* **STATED GOAL**
Arrange the lines from the beginning of the records through the line containing "7508 millimetres", inclusive, as a Markdown table with the columns Row and Line. Omit blank lines.

* **DATASET RECORDS**
______________________________

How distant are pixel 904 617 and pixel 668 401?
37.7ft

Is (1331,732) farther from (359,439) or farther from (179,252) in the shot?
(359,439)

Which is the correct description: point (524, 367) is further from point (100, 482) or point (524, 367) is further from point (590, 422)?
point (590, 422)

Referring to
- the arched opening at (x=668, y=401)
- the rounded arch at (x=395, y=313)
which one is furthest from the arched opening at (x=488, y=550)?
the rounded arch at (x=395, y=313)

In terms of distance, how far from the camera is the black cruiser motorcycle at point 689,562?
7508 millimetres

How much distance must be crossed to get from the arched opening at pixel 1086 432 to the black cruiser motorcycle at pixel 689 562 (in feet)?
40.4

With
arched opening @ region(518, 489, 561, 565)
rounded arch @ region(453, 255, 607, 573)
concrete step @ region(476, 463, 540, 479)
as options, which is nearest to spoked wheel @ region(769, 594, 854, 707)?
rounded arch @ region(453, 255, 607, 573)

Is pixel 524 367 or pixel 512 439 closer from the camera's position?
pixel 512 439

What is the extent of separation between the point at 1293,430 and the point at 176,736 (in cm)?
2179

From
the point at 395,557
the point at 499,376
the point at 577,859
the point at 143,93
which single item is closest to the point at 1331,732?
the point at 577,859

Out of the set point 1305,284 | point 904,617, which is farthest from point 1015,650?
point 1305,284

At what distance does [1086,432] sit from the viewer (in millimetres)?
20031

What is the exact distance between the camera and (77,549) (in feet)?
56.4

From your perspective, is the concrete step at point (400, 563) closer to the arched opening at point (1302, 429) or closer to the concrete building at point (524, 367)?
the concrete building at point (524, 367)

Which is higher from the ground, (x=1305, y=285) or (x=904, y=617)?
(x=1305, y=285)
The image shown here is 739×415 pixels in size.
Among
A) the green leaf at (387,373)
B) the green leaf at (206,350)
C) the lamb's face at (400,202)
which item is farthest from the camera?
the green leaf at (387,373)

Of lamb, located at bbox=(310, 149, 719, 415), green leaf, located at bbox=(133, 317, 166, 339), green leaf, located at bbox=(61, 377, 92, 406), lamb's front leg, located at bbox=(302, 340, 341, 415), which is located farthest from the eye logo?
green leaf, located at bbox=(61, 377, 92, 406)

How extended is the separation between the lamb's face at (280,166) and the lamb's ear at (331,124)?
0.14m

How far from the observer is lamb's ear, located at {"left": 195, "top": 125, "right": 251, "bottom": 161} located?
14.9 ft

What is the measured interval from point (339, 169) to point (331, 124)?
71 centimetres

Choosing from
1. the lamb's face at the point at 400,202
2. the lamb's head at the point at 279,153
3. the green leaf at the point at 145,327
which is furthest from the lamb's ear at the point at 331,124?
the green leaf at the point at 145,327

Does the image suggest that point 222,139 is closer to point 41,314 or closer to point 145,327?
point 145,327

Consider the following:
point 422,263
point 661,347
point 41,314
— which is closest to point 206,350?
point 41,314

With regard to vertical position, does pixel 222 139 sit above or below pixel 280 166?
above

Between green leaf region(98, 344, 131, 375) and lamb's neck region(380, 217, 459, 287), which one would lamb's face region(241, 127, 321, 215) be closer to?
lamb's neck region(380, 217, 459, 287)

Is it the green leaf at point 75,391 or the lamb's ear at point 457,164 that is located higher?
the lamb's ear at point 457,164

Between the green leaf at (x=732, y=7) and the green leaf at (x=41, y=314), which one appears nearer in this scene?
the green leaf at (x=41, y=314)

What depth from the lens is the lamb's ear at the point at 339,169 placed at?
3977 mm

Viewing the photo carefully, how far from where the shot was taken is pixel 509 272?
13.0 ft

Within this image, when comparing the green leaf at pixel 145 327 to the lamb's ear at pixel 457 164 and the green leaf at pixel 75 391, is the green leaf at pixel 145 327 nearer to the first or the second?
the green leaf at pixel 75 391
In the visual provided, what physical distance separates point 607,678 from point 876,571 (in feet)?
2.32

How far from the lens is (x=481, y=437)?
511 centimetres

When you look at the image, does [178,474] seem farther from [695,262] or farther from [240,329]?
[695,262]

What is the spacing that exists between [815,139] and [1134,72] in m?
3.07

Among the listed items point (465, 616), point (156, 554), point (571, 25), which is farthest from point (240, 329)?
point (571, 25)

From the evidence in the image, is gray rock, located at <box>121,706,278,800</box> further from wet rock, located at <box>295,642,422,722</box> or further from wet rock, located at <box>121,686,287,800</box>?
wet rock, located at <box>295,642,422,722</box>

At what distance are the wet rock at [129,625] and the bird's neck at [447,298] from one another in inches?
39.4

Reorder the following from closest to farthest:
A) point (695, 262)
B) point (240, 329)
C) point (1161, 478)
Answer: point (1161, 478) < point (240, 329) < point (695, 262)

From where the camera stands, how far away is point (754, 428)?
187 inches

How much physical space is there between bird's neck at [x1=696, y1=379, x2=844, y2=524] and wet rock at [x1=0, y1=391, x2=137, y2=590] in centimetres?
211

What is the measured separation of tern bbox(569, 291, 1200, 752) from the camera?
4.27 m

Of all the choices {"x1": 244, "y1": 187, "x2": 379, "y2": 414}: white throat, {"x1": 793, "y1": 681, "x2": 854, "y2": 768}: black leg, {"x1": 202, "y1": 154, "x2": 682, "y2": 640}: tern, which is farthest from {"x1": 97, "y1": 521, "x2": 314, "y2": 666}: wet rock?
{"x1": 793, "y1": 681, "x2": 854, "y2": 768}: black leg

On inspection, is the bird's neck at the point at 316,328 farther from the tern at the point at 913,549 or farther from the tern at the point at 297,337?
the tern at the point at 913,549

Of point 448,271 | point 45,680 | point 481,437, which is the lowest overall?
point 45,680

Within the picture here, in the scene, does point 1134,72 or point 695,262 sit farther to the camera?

______________________________

* **ANSWER TO THIS PROBLEM**
| Row | Line |
|---|---|
| 1 | How distant are pixel 904 617 and pixel 668 401? |
| 2 | 37.7ft |
| 3 | Is (1331,732) farther from (359,439) or farther from (179,252) in the shot? |
| 4 | (359,439) |
| 5 | Which is the correct description: point (524, 367) is further from point (100, 482) or point (524, 367) is further from point (590, 422)? |
| 6 | point (590, 422) |
| 7 | Referring to |
| 8 | - the arched opening at (x=668, y=401) |
| 9 | - the rounded arch at (x=395, y=313) |
| 10 | which one is furthest from the arched opening at (x=488, y=550)? |
| 11 | the rounded arch at (x=395, y=313) |
| 12 | In terms of distance, how far from the camera is the black cruiser motorcycle at point 689,562? |
| 13 | 7508 millimetres |